BEGIN DOCUMENT PASSAGE

Article at a Glance Self-confidence is crucial to success, happiness, and an improved quality of life. Low self-confidence can be caused by negative messages received in childhood, which can lead to poor life choices, such as accepting unsatisfactory employment, engaging in destructive relationships, and developing eating disorders or alcoholism. Individuals with healthy self-confidence take risks, have high goals, value their health and well-being, nurture friendships, and believe they deserve caring relationships. On the other hand, those with low self-confidence might avoid risk and fail to set goals, speak timidly or softly, engage in unfulfilling or abusive relationships, or become easily wounded when criticized. It's important to note that even high-achieving individuals can experience low levels of self-confidence, which can lead to imposter syndrome. Positive affirmations for confidence can help individuals transform limiting beliefs and negative thought patterns into positive ones.
Having self-confidence means that you acknowledge your innate value.
In practical terms, self-confidence can translate into the ability to take proactive steps to improve your quality of life, success and happiness.

END DOCUMENT PASSAGE

WHAT IS EXPECTED: Please carry on the passage about self-confidence, starting right after its last sentence.

BEGIN STORED DATA

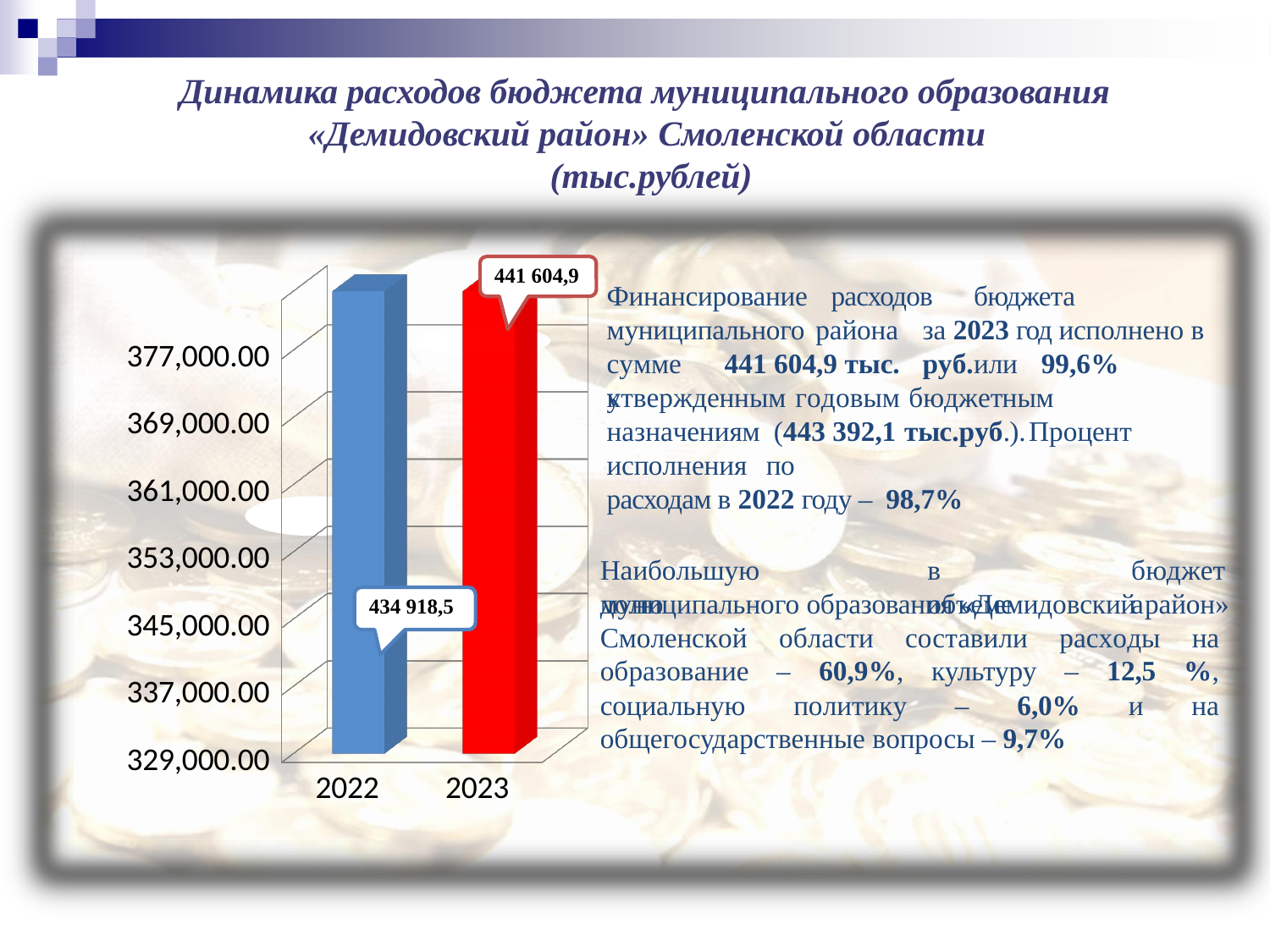
What colour is the bar for 2023? red Is the value for 2023 larger or smaller than the value for 2022? larger Do the values rise or fall from 2022 to 2023? rise Which year has the higher value? 2023 What is the value shown for 2023? 441 604,9 What is the value shown for 2022? 434 918,5 Which year has the lower value? 2022 What is the lowest value shown on the vertical axis? 329,000.00 What colour is the bar for 2022? blue What is the difference between the 2023 value and the 2022 value? 6 686,4 What kind of chart is shown on the slide? bar chart How many years (categories) are plotted on the chart? 2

END STORED DATA

EXERCISE RESULT:
Conversely, low self-confidence can lead to feelings of being unfulfilled, insecure and unhappy.
We all know which category we want to be in.
But if you happen to be in the category of low self-confidence, how can you move into the category of healthy self-confidence?
There are many methods and practices to develop self-confidence and positive affirmations are powerful tools that can help rewire your brain and establish a pattern of positive self-talk that can inspire greater levels of confidence.
What causes low self-confidence?
Low self-confidence often has its roots in childhood when we are most impressionable.
Everyone has challenging moments during childhood, but when the number and severity of the negative messages received outweigh our experiences of positive and encouraging messages, the result can be low self-confidence.
Receiving harsh criticism from a parent, teacher or authority figure or never being able to measure up to a talented or attractive sibling or being bullied or abused in some form can all lead to feelings of low self-confidence.
This low self-confidence often manifests in other ways as life progresses, involving poor life choices such as accepting employment that is below our potential, engaging in relationships that are destructive or abusive, developing eating disorders or alcoholism or other manifestations that reflect our inability to feel confident about our value or worthiness.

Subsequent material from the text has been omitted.